Falling in Love With Hominids
- Author: Nalo Hopkinson
- Cover artist: Chuma Hill
- Language: English
- Published: August 2015
- Publisher: Tachyon Publications
- ISBN: 9781616961985

= Falling in Love With Hominids =

Short story collection by Nalo Hopkinson

Falling in Love With Hominids is a collection of short stories by Nalo Hopkinson. One of the stories in this collection, "Flying Lessons" is a new story, while other stories had been written and published in the decade proceeding publication of the collection. In the introduction to the collection, Hopkinson explains the double meaning behind its title. Partially derived from a phrase written by science fiction author Cordwainer Smith, "falling in love with hominids" also describes her own feelings about the human race. When she was younger, Hopkinson writes that she hated human beings, but has grown to love and be fascinated by the human race over the intervening years. The paradox of people who are "capable simultaneously of such great good and such horrifying evil" runs throughout the stories brought together in the collection.

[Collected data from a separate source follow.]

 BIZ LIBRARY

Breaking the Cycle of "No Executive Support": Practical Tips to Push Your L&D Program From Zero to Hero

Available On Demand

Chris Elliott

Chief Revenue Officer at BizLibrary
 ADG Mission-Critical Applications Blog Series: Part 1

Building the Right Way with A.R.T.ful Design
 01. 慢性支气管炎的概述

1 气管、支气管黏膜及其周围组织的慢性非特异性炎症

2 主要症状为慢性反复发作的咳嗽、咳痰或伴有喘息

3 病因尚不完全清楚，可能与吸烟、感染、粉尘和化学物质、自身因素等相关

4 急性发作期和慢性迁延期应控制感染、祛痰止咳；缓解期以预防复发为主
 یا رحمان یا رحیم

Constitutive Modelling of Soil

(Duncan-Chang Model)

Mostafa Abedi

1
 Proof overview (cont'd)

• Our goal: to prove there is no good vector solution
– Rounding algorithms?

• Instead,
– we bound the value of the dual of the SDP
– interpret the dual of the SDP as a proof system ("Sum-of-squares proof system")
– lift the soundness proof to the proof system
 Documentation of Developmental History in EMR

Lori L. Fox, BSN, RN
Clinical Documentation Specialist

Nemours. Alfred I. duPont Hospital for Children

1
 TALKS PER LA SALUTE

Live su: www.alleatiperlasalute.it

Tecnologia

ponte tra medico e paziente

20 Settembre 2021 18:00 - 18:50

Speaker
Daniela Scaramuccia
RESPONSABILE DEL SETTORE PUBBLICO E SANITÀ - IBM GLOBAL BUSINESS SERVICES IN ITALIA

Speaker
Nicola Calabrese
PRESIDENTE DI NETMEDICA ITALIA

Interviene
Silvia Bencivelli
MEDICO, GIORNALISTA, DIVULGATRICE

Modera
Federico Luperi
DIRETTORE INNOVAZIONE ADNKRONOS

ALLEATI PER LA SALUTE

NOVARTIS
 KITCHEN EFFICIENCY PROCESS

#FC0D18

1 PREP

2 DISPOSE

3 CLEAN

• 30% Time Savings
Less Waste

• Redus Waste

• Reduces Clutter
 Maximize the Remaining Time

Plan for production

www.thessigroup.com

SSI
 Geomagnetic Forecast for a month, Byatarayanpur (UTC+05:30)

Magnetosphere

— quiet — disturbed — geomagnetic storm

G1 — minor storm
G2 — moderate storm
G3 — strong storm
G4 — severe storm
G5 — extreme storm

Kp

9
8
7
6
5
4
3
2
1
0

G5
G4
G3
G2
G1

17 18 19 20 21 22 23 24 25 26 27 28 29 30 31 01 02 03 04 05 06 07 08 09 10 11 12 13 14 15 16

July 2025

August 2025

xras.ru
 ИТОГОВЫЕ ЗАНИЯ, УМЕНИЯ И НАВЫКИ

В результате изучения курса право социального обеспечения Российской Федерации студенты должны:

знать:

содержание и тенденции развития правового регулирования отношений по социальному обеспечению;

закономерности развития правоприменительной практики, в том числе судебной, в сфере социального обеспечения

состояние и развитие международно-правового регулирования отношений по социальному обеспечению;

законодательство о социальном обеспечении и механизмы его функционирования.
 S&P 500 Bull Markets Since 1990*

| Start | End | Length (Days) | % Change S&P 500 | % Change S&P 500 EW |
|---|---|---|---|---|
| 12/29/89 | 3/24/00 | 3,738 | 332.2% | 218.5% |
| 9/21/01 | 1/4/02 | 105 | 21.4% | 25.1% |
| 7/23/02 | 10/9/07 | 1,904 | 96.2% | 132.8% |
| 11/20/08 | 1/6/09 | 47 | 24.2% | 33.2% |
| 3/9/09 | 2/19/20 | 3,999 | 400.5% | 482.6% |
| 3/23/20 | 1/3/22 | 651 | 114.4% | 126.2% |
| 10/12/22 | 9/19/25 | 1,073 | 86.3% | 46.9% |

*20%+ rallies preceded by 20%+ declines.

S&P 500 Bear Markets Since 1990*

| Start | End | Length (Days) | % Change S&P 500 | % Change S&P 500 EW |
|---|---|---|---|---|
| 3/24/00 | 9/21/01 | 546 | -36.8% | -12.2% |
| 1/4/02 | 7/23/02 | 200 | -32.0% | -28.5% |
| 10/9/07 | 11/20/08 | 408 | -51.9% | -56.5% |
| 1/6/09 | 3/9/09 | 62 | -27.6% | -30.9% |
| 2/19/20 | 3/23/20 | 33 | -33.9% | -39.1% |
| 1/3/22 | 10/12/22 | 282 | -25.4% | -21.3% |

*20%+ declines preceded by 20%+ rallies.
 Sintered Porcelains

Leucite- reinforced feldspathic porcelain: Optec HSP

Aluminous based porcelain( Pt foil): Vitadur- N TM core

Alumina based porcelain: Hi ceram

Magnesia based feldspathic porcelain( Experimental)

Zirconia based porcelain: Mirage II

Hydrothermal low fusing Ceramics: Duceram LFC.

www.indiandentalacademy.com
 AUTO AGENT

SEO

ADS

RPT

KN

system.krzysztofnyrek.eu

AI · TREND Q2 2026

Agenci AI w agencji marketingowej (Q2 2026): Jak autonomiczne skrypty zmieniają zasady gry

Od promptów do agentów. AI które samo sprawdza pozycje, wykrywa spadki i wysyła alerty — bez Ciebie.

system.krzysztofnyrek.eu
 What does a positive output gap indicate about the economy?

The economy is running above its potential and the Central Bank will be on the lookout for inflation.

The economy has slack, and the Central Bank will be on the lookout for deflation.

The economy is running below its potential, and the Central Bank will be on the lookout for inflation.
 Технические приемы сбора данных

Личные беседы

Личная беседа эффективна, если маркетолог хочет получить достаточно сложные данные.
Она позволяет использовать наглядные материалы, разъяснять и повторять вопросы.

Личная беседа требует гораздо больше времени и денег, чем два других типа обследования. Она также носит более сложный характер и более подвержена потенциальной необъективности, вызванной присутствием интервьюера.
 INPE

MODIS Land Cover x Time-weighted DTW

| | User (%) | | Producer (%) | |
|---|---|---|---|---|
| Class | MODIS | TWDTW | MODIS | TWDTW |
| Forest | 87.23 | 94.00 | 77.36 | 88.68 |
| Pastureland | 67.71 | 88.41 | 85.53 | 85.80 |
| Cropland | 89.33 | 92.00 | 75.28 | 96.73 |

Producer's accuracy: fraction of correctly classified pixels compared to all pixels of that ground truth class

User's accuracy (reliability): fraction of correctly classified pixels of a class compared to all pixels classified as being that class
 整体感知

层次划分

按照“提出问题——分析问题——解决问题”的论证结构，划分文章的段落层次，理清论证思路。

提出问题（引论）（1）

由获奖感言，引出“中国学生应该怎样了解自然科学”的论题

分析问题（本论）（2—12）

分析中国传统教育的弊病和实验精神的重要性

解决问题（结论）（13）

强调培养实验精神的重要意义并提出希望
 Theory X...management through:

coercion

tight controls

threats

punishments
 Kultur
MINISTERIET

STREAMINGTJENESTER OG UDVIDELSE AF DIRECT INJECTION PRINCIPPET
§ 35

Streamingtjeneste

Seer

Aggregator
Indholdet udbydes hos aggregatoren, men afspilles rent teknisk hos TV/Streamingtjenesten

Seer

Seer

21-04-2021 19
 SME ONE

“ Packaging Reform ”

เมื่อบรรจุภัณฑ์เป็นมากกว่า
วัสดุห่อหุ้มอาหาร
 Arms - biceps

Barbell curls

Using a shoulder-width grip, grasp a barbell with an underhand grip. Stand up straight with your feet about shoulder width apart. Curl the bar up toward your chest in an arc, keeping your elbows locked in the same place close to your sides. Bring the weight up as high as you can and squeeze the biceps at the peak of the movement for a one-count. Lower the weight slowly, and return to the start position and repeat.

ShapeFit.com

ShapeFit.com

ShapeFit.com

This collection includes "The Easthound," a post-apocalyptic tale of humans turning into monsters that are hungry for flesh when they become adults. "Old Habits" tells the story of ghosts residing in a mall, brought together in the place where they died, who relive the moment of their deaths every day. One of the stories in this collection, "Blushing" is adaptation of the French folktale, Bluebeard. Hopkinson has another short story about Bluebeard, "The Glass Bottle Trick', published in Whispers from the Cotton Tree Root.

Hopkinson draws on inspiration from many places for these stories, including classic literature, folklore, and Afro-Caribbean culture. "Shift" retells stories of Caliban and Ariel from The Tempest from Caliban's conflicted point of view, while "Flying Lessons" is about a small girl in Trinidad who draw parallels of her own life to the novella The Little Prince. "Men Sell Not Such in Any Town" is a salute to Goblin Market, a poem by Christina Rossetti.